SDGsの取り組みについては、ウクライナの子どもたちが安心してくらせる日が戻ることを願い「イオン ウクライナ子ども救援募金」を実施しました。当社は店舗、事業所165カ所で実施し、合計の募金額は約2,808万円となり、公益財団法人日本ユニセフ協会に贈呈しました。その他、5月には南富良野町、公益財団法人イオン環境財団が実施した「第3回南富良野町植樹」に参加し、地域ボランティアの皆さまや従業員が2,000本を植樹しました。
当社は、今後も安全・安心にお買物できる場をご提供すべく防疫対策を継続して行うとともに、まちづくりや環境社会貢献活動を地域の皆さまとともに進め、「イオンのあるまちに住みたい」と思っていただけるような取り組みを進めてまいります。
②財政状態の分析
(資産)
当第1四半期会計期間末の資産は1,520億22百万円となり、前事業年度末に比べ72百万円減少いたしました。
内訳としましては、流動資産が2億92百万円増加したのに対し、固定資産が3億64百万円減少したためであります。流動資産の増加は、流動資産のその他(未収入金、前払費用等)が3億31百万円増加したこと等が主な要因であります。固定資産の減少は、工具、器具及び備品が3億25百万円増加したのに対し、建物が3億35百万円、繰延税金資産が2億48百万円それぞれ減少したこと等が主な要因であります。
(負債)
当第1四半期会計期間末の負債は883億48百万円となり、前事業年度末に比べ3億30百万円増加いたしました。

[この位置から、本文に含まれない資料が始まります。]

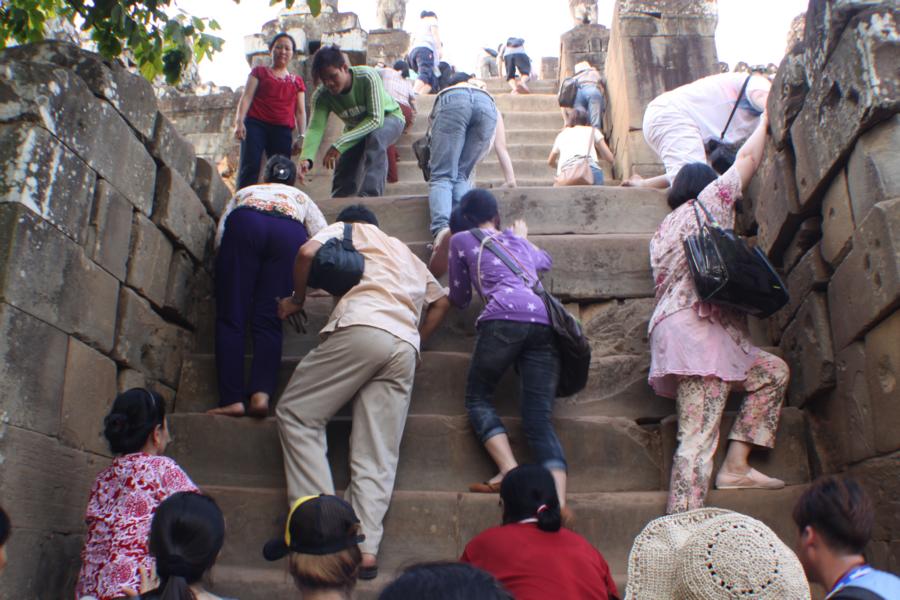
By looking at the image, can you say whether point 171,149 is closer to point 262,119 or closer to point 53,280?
point 53,280

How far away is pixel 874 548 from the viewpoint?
344cm

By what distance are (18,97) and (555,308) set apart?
2563 millimetres

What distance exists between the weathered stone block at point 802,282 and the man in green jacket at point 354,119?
3176mm

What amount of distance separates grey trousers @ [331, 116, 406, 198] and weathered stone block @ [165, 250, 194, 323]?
181 centimetres

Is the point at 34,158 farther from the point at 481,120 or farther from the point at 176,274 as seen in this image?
the point at 481,120

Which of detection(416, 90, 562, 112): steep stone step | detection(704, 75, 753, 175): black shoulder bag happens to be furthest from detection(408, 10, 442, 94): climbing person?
detection(704, 75, 753, 175): black shoulder bag

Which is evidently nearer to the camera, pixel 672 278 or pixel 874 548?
pixel 874 548

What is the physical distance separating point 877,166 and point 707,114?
2737 mm

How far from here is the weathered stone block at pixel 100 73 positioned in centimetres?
409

内訳としましては、固定負債が8億22百万円減少したのに対し、流動負債が11億52百万円増加したためであります。流動負債の増加は、流動負債のその他(設備関係支払手形、預り金等)が6億4百万円減少したのに対し、支払手形及び買掛金が8億54百万円、賞与引当金が5億10百万円、短期借入金が2億54百万円、未払法人税等が1億49百万円それぞれ増加したこと等が主な要因であります。固定負債の減少は、長期借入金が7億49百万円減少したこと等が主な要因であります。
(純資産)
当第1四半期会計期間末の純資産は636億73百万円となり、前事業年度末に比べ4億2百万円減少いたしました。

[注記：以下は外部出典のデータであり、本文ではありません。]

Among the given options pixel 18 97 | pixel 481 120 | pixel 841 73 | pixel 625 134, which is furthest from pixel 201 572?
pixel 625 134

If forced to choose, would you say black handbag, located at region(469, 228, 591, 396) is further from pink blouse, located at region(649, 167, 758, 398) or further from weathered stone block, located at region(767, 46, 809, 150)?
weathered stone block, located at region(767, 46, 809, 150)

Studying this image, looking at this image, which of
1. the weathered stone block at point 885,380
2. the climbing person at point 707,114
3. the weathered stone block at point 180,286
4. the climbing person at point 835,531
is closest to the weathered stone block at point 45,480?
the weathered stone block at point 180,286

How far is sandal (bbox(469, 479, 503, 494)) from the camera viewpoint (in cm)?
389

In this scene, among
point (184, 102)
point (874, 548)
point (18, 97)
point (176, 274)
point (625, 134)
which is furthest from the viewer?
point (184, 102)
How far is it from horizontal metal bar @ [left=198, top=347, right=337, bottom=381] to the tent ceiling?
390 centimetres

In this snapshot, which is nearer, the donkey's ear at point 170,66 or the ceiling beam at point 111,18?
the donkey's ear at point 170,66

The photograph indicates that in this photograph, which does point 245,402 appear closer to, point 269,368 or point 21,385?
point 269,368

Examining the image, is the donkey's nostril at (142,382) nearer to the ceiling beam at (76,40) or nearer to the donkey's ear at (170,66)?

これは主に、四半期純利益の計上により12億88百万円増加したのに対し、配当の実施により16億69百万円減少したこと等が主な要因であります。
この結果、自己資本比率は41.8%(前事業年度末は42.0%)となりました。
(2)キャッシュ・フローの状況
当第1四半期累計期間末における現金及び現金同等物(以下、資金という。)は、期首に比べ76百万円増加し38億48百万円となりました。
当第1四半期累計期間における各キャッシュ・フローの状況は次のとおりであります。
(営業活動によるキャッシュ・フロー)
当第1四半期累計期間において営業活動の結果得られた資金は58億51百万円(前年同期は66億38百万円の支出)となりました。これは主に、税引前四半期純利益19億18百万円、減価償却費15億30百万円、預り金の増加額24億37百万円等により資金が増加したためであります。
(投資活動によるキャッシュ・フロー)
当第1四半期累計期間において投資活動の結果使用した資金は36億10百万円(前年同期は13億56百万円の支出)となりました。これは主に、有形固定資産の取得による支出36億68百万円等により、資金が減少したためであります。
(財務活動によるキャッシュ・フロー)
当第1四半期累計期間において財務活動の結果使用した資金は21億64百万円(前年同期は53億82百万円の収入)となりました。短期借入金の純増加額4億円により資金が増加したのに対し、配当金の支払額16億63百万円、長期借入金の返済による支出8億95百万円等により資金が減少したためであります。
(3)優先的に対処すべき事業上及び財務上の課題
当第1四半期累計期間において、当社が優先的に対処すべき事業上及び財務上の課題について重要な変更はありません。
(4)研究開発活動
該当事項はありません。
当第1四半期会計期間において、経営上の重要な契約等の決定又は締結等はありません。